Diversity, Equity & Inclusion (DE&I) Influencers
The DE&I Influencers list honors individuals who are advancing diversity, equity and inclusion within their organizations and across the workforce solutions ecosystem at large.
Rocki Howard
Honoree Profile
Rocki Howard (she/her) brings receipts to her role as chief equity and impact officer at The Mom Project. After too many years of experiencing “various biases, discrimination and racism,” she decided she was done trying to climb the ladder and resolved to show up authentically — “and be darned good at what I do.”
And one thing she has been good at is building effective teams that highlighted the connection between the business and human imperatives of diversity. An “a-ha moment” accomplishment was when a team she created comprising people of color, women, veterans and LGBTQIA realized increased productivity and employee satisfaction.
She continues to draw on her personal experience at The Mom Project. A self-described Black, Christian mom over 50 who came from economic adversity, she holds a compassionate, expanded view of diversity that informs her work in creating positive change for moms.

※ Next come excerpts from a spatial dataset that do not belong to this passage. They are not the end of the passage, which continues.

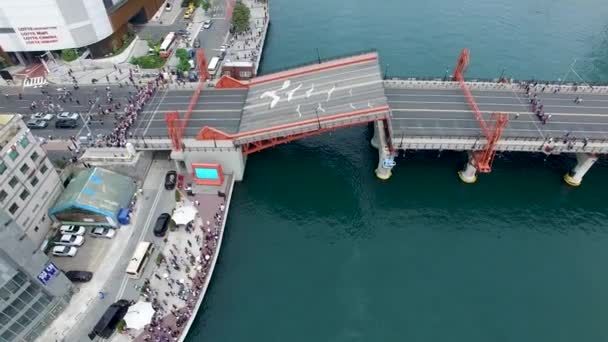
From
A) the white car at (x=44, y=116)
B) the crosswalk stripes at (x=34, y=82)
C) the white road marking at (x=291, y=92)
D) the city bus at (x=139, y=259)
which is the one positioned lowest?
the city bus at (x=139, y=259)

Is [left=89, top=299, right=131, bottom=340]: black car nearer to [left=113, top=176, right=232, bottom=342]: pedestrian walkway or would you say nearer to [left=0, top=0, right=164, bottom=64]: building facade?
[left=113, top=176, right=232, bottom=342]: pedestrian walkway

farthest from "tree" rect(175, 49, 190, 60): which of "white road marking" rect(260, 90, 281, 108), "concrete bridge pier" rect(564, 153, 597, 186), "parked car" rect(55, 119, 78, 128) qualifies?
"concrete bridge pier" rect(564, 153, 597, 186)

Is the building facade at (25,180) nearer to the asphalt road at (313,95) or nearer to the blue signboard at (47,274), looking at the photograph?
the blue signboard at (47,274)

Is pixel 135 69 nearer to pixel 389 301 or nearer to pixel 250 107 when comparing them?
pixel 250 107

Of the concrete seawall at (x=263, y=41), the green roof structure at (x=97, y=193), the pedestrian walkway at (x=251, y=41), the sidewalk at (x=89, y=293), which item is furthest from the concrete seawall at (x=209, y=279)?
the pedestrian walkway at (x=251, y=41)

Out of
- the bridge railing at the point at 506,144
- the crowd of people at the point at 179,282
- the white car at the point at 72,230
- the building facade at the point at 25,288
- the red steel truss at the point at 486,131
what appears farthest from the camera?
the bridge railing at the point at 506,144

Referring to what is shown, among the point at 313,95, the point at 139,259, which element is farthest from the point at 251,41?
the point at 139,259

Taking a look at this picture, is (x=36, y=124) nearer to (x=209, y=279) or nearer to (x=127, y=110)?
(x=127, y=110)
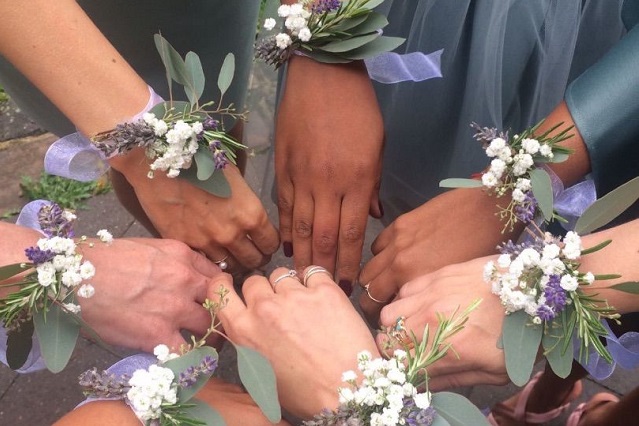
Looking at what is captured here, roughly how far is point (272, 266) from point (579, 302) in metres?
1.26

She spends her days figuring out how to advocate and create respectful workplaces for “dual working moms.” For her, every mom is a working mother, so she looks for solutions that support women who work inside and outside the home.
Success here requires us to get past ourselves. We have to be willing to look at what that other person needs and have some empathy with that.
“Some of the best lessons that I’ve learned about being a leader I’ve learned from being a mom,” she says. “All of the skills of budgeting, project management, negotiation, time management, education — moms are masters at those things.”
She also works closely with clients and helps them leverage The Mom Project’s WerkLabs data that uncovers what it’s like to be a mom in the workplace. She regularly hosts her original podcast series, “Grown Woman Wednesdays,” and has other projects in the works.
For Howard, diversity, equity, inclusion and belonging is not something that can be solved by one company as a competitive advantage. She believes we all have to come together as a global community and work together to solve this. Everyone has a role to play, and no one can be removed from that conversation.
She genuinely believes change happens “one step, one story, one conversation, one action at a time,” because when you change the world for one person, they see things differently — and then their actions change, which creates a multiplier effect. “Success here requires us to get past ourselves. We have to be willing to look at what that other person needs and have some empathy with that,” she says.